Search the entries for the word "stylesheet". Copy each line in which it is found.

Rendered images with source text:

%%

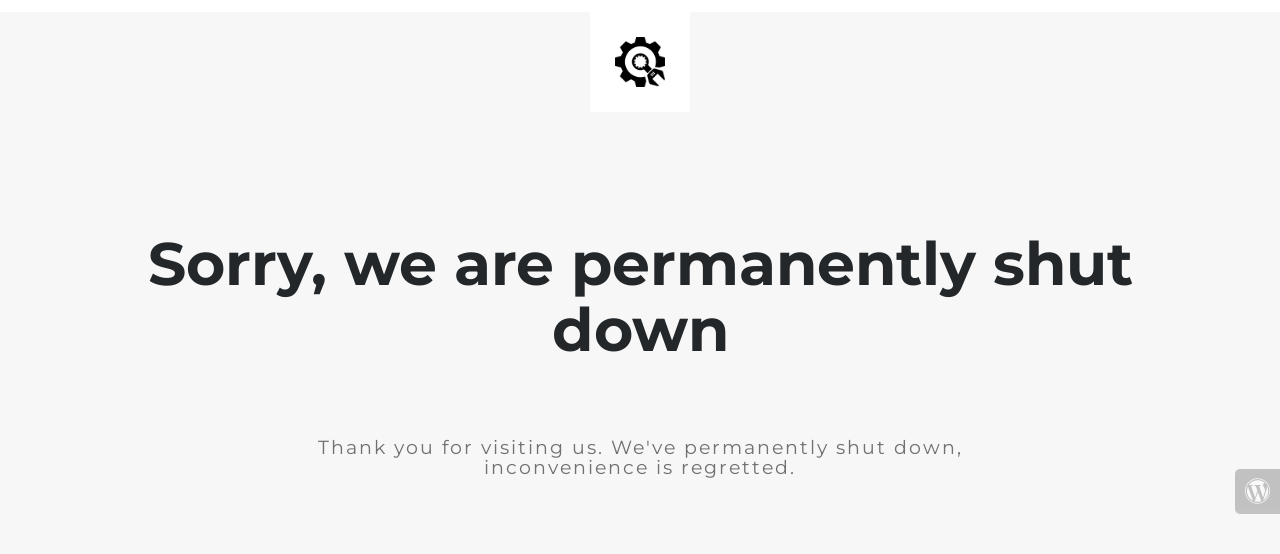

--- FILE ---
content_type: text/html; charset=UTF-8
request_url: https://hydronexgen.com/accessories/hydroline-suction-strainer-sc3-050-2-149/
body_size: 525
content:


  
    
    
    
    <title>HydroNexgen has been shut down</title>
    
    
    <link rel="stylesheet" href="https://fonts.bunny.net/css?family=Montserrat:400,700">
    <link rel="stylesheet" href="https://hydronexgen.com/wp-content/plugins/under-construction-page/themes/css/bootstrap.min.css?v=3.97" type="text/css">
<link rel="stylesheet" href="https://hydronexgen.com/wp-content/plugins/under-construction-page/themes/css/common.css?v=3.97" type="text/css">
<link rel="stylesheet" href="https://hydronexgen.com/wp-content/plugins/under-construction-page/themes/plain_text/style.css?v=3.97" type="text/css">
<link rel="stylesheet" href="https://hydronexgen.com/wp-content/plugins/under-construction-page/themes/css/font-awesome.min.css?v=3.97" type="text/css">
<link rel="icon" href="https://hydronexgen.com/wp-content/plugins/under-construction-page/themes/images/favicon.png" />
  

  
    <header>
      <span id="logo-wrap">
        <img src="https://hydronexgen.com/wp-content/plugins/under-construction-page/themes/plain_text/ucp-cog.png" alt="Site is Under Construction" title="Site is Under Construction" id="logo">
      </span>
    </header>

    <div class="container">

      <div class="row">
        <div class="col-xs-12 col-md-12 col-lg-12">
          <h1>Sorry, we are permanently shut down</h1>
        </div>
      </div>

      <div class="row">
        <div class="col-xs-12 col-md-8 col-md-offset-2 col-lg-offset-2 col-lg-8">
          <p class="content">Thank you for visiting us. We've permanently shut down, inconvenience is regretted.</p>
        </div>
      </div>

      <div class="row" id="social">
        <div class="col-xs-12 col-md-12 col-lg-12">
          
        </div>
      </div>

    </div>
    <div id="login-button" class="loggedout"><a href="https://hydronexgen.com/wp-login.php"><i class="fa fa-wordpress fa-2x" aria-hidden="true"></i></a></div>
  


%%

WRITTEN REPLY:
    <link rel="stylesheet" href="https://fonts.bunny.net/css?family=Montserrat:400,700">
    <link rel="stylesheet" href="https://hydronexgen.com/wp-content/plugins/under-construction-page/themes/css/bootstrap.min.css?v=3.97" type="text/css">
<link rel="stylesheet" href="https://hydronexgen.com/wp-content/plugins/under-construction-page/themes/css/common.css?v=3.97" type="text/css">
<link rel="stylesheet" href="https://hydronexgen.com/wp-content/plugins/under-construction-page/themes/plain_text/style.css?v=3.97" type="text/css">
<link rel="stylesheet" href="https://hydronexgen.com/wp-content/plugins/under-construction-page/themes/css/font-awesome.min.css?v=3.97" type="text/css">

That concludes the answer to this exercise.